Work order: Send back all of the records, each one exactly as written.

Material to process:
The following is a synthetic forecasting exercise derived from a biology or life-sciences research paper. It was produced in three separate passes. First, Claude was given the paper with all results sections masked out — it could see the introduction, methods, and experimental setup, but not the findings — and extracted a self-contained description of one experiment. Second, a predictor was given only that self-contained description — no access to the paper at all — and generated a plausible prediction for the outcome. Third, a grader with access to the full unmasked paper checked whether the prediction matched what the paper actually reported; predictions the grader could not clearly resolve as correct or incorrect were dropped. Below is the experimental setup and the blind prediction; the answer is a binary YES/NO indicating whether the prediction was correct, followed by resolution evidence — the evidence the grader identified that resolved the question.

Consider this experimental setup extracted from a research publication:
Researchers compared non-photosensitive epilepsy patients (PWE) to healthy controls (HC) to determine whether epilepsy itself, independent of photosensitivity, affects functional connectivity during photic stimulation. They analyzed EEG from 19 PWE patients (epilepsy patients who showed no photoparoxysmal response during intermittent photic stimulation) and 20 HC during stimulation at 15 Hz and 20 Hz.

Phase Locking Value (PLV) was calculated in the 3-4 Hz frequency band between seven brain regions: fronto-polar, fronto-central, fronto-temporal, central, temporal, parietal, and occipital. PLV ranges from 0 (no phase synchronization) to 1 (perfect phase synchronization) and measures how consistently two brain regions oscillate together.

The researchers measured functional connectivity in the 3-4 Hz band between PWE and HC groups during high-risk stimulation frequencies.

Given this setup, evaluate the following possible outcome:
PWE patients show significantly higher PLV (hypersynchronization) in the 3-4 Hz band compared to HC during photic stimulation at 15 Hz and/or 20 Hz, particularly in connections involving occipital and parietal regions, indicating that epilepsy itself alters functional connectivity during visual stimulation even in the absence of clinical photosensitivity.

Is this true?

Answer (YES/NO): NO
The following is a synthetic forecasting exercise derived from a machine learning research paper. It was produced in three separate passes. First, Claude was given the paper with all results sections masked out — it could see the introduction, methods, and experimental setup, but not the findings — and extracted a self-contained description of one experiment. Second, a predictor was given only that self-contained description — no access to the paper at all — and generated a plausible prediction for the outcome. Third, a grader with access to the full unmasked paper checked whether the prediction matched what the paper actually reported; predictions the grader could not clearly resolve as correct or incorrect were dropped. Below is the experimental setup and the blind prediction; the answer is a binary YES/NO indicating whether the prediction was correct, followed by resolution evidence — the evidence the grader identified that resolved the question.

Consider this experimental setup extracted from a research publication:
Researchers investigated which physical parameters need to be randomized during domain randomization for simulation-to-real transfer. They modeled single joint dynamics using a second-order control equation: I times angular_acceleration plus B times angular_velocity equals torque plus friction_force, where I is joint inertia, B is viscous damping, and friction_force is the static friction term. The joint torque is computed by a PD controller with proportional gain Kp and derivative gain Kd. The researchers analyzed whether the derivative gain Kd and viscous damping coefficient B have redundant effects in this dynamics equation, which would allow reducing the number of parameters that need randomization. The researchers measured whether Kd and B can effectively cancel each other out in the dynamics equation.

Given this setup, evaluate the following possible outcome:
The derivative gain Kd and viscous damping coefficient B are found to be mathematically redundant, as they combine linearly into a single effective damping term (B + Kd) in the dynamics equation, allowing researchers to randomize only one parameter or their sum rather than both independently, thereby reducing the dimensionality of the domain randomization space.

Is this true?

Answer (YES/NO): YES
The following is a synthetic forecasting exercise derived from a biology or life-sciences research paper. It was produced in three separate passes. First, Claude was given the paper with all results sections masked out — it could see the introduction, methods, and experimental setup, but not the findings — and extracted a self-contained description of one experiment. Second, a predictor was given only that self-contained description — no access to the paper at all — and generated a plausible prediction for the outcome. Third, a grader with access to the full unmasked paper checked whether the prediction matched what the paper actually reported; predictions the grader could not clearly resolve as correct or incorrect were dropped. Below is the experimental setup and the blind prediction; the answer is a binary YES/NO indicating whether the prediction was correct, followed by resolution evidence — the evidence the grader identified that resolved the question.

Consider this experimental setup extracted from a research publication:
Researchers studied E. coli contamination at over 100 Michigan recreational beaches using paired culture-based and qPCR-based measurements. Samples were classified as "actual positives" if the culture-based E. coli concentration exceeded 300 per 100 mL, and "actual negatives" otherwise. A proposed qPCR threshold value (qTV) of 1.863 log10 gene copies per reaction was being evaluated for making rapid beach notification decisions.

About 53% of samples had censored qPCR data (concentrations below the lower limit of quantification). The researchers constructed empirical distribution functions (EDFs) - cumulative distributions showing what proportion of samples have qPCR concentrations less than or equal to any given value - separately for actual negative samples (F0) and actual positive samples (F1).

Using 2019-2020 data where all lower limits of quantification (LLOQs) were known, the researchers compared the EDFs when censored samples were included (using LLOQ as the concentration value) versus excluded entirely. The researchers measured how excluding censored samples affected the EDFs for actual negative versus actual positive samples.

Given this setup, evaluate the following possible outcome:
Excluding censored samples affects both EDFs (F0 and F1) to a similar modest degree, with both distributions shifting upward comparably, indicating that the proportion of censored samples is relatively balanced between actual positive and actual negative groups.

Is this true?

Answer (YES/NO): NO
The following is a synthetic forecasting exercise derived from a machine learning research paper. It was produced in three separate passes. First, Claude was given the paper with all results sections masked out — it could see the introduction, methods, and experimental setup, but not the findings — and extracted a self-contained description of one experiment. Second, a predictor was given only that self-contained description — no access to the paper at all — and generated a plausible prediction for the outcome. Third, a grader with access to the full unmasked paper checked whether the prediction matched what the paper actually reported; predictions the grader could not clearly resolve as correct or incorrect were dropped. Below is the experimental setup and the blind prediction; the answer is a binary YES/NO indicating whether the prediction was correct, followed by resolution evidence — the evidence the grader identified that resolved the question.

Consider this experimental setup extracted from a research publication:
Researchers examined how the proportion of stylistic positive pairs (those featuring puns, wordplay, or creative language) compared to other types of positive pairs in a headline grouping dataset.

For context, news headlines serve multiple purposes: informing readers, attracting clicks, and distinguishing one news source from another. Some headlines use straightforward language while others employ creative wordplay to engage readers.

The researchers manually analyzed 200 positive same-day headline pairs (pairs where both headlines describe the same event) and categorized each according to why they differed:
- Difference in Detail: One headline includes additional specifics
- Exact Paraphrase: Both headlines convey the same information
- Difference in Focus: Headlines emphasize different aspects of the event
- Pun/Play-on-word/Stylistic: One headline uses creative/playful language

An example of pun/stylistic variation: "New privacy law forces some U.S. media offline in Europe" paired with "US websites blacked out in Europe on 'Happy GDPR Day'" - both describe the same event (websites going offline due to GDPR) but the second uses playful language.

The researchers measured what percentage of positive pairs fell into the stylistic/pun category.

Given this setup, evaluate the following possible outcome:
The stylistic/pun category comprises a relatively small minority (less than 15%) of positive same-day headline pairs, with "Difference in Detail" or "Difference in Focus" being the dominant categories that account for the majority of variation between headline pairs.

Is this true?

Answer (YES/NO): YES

Exercise solution:
The following is a synthetic forecasting exercise derived from a biology or life-sciences research paper. It was produced in three separate passes. First, Claude was given the paper with all results sections masked out — it could see the introduction, methods, and experimental setup, but not the findings — and extracted a self-contained description of one experiment. Second, a predictor was given only that self-contained description — no access to the paper at all — and generated a plausible prediction for the outcome. Third, a grader with access to the full unmasked paper checked whether the prediction matched what the paper actually reported; predictions the grader could not clearly resolve as correct or incorrect were dropped. Below is the experimental setup and the blind prediction; the answer is a binary YES/NO indicating whether the prediction was correct, followed by resolution evidence — the evidence the grader identified that resolved the question.

Consider this experimental setup extracted from a research publication:
Researchers compared non-photosensitive epilepsy patients (PWE) to healthy controls (HC) to determine whether epilepsy itself, independent of photosensitivity, affects functional connectivity during photic stimulation. They analyzed EEG from 19 PWE patients (epilepsy patients who showed no photoparoxysmal response during intermittent photic stimulation) and 20 HC during stimulation at 15 Hz and 20 Hz.

Phase Locking Value (PLV) was calculated in the 3-4 Hz frequency band between seven brain regions: fronto-polar, fronto-central, fronto-temporal, central, temporal, parietal, and occipital. PLV ranges from 0 (no phase synchronization) to 1 (perfect phase synchronization) and measures how consistently two brain regions oscillate together.

The researchers measured functional connectivity in the 3-4 Hz band between PWE and HC groups during high-risk stimulation frequencies.

Given this setup, evaluate the following possible outcome:
PWE patients show significantly higher PLV (hypersynchronization) in the 3-4 Hz band compared to HC during photic stimulation at 15 Hz and/or 20 Hz, particularly in connections involving occipital and parietal regions, indicating that epilepsy itself alters functional connectivity during visual stimulation even in the absence of clinical photosensitivity.

Is this true?

Answer (YES/NO): NO
The following is a synthetic forecasting exercise derived from a machine learning research paper. It was produced in three separate passes. First, Claude was given the paper with all results sections masked out — it could see the introduction, methods, and experimental setup, but not the findings — and extracted a self-contained description of one experiment. Second, a predictor was given only that self-contained description — no access to the paper at all — and generated a plausible prediction for the outcome. Third, a grader with access to the full unmasked paper checked whether the prediction matched what the paper actually reported; predictions the grader could not clearly resolve as correct or incorrect were dropped. Below is the experimental setup and the blind prediction; the answer is a binary YES/NO indicating whether the prediction was correct, followed by resolution evidence — the evidence the grader identified that resolved the question.

Consider this experimental setup extracted from a research publication:
Researchers investigated which physical parameters need to be randomized during domain randomization for simulation-to-real transfer. They modeled single joint dynamics using a second-order control equation: I times angular_acceleration plus B times angular_velocity equals torque plus friction_force, where I is joint inertia, B is viscous damping, and friction_force is the static friction term. The joint torque is computed by a PD controller with proportional gain Kp and derivative gain Kd. The researchers analyzed whether the derivative gain Kd and viscous damping coefficient B have redundant effects in this dynamics equation, which would allow reducing the number of parameters that need randomization. The researchers measured whether Kd and B can effectively cancel each other out in the dynamics equation.

Given this setup, evaluate the following possible outcome:
The derivative gain Kd and viscous damping coefficient B are found to be mathematically redundant, as they combine linearly into a single effective damping term (B + Kd) in the dynamics equation, allowing researchers to randomize only one parameter or their sum rather than both independently, thereby reducing the dimensionality of the domain randomization space.

Is this true?

Answer (YES/NO): YES
The following is a synthetic forecasting exercise derived from a biology or life-sciences research paper. It was produced in three separate passes. First, Claude was given the paper with all results sections masked out — it could see the introduction, methods, and experimental setup, but not the findings — and extracted a self-contained description of one experiment. Second, a predictor was given only that self-contained description — no access to the paper at all — and generated a plausible prediction for the outcome. Third, a grader with access to the full unmasked paper checked whether the prediction matched what the paper actually reported; predictions the grader could not clearly resolve as correct or incorrect were dropped. Below is the experimental setup and the blind prediction; the answer is a binary YES/NO indicating whether the prediction was correct, followed by resolution evidence — the evidence the grader identified that resolved the question.

Consider this experimental setup extracted from a research publication:
Researchers studied E. coli contamination at over 100 Michigan recreational beaches using paired culture-based and qPCR-based measurements. Samples were classified as "actual positives" if the culture-based E. coli concentration exceeded 300 per 100 mL, and "actual negatives" otherwise. A proposed qPCR threshold value (qTV) of 1.863 log10 gene copies per reaction was being evaluated for making rapid beach notification decisions.

About 53% of samples had censored qPCR data (concentrations below the lower limit of quantification). The researchers constructed empirical distribution functions (EDFs) - cumulative distributions showing what proportion of samples have qPCR concentrations less than or equal to any given value - separately for actual negative samples (F0) and actual positive samples (F1).

Using 2019-2020 data where all lower limits of quantification (LLOQs) were known, the researchers compared the EDFs when censored samples were included (using LLOQ as the concentration value) versus excluded entirely. The researchers measured how excluding censored samples affected the EDFs for actual negative versus actual positive samples.

Given this setup, evaluate the following possible outcome:
Excluding censored samples affects both EDFs (F0 and F1) to a similar modest degree, with both distributions shifting upward comparably, indicating that the proportion of censored samples is relatively balanced between actual positive and actual negative groups.

Is this true?

Answer (YES/NO): NO
The following is a synthetic forecasting exercise derived from a machine learning research paper. It was produced in three separate passes. First, Claude was given the paper with all results sections masked out — it could see the introduction, methods, and experimental setup, but not the findings — and extracted a self-contained description of one experiment. Second, a predictor was given only that self-contained description — no access to the paper at all — and generated a plausible prediction for the outcome. Third, a grader with access to the full unmasked paper checked whether the prediction matched what the paper actually reported; predictions the grader could not clearly resolve as correct or incorrect were dropped. Below is the experimental setup and the blind prediction; the answer is a binary YES/NO indicating whether the prediction was correct, followed by resolution evidence — the evidence the grader identified that resolved the question.

Consider this experimental setup extracted from a research publication:
Researchers examined how the proportion of stylistic positive pairs (those featuring puns, wordplay, or creative language) compared to other types of positive pairs in a headline grouping dataset.

For context, news headlines serve multiple purposes: informing readers, attracting clicks, and distinguishing one news source from another. Some headlines use straightforward language while others employ creative wordplay to engage readers.

The researchers manually analyzed 200 positive same-day headline pairs (pairs where both headlines describe the same event) and categorized each according to why they differed:
- Difference in Detail: One headline includes additional specifics
- Exact Paraphrase: Both headlines convey the same information
- Difference in Focus: Headlines emphasize different aspects of the event
- Pun/Play-on-word/Stylistic: One headline uses creative/playful language

An example of pun/stylistic variation: "New privacy law forces some U.S. media offline in Europe" paired with "US websites blacked out in Europe on 'Happy GDPR Day'" - both describe the same event (websites going offline due to GDPR) but the second uses playful language.

The researchers measured what percentage of positive pairs fell into the stylistic/pun category.

Given this setup, evaluate the following possible outcome:
The stylistic/pun category comprises a relatively small minority (less than 15%) of positive same-day headline pairs, with "Difference in Detail" or "Difference in Focus" being the dominant categories that account for the majority of variation between headline pairs.

Is this true?

Answer (YES/NO): YES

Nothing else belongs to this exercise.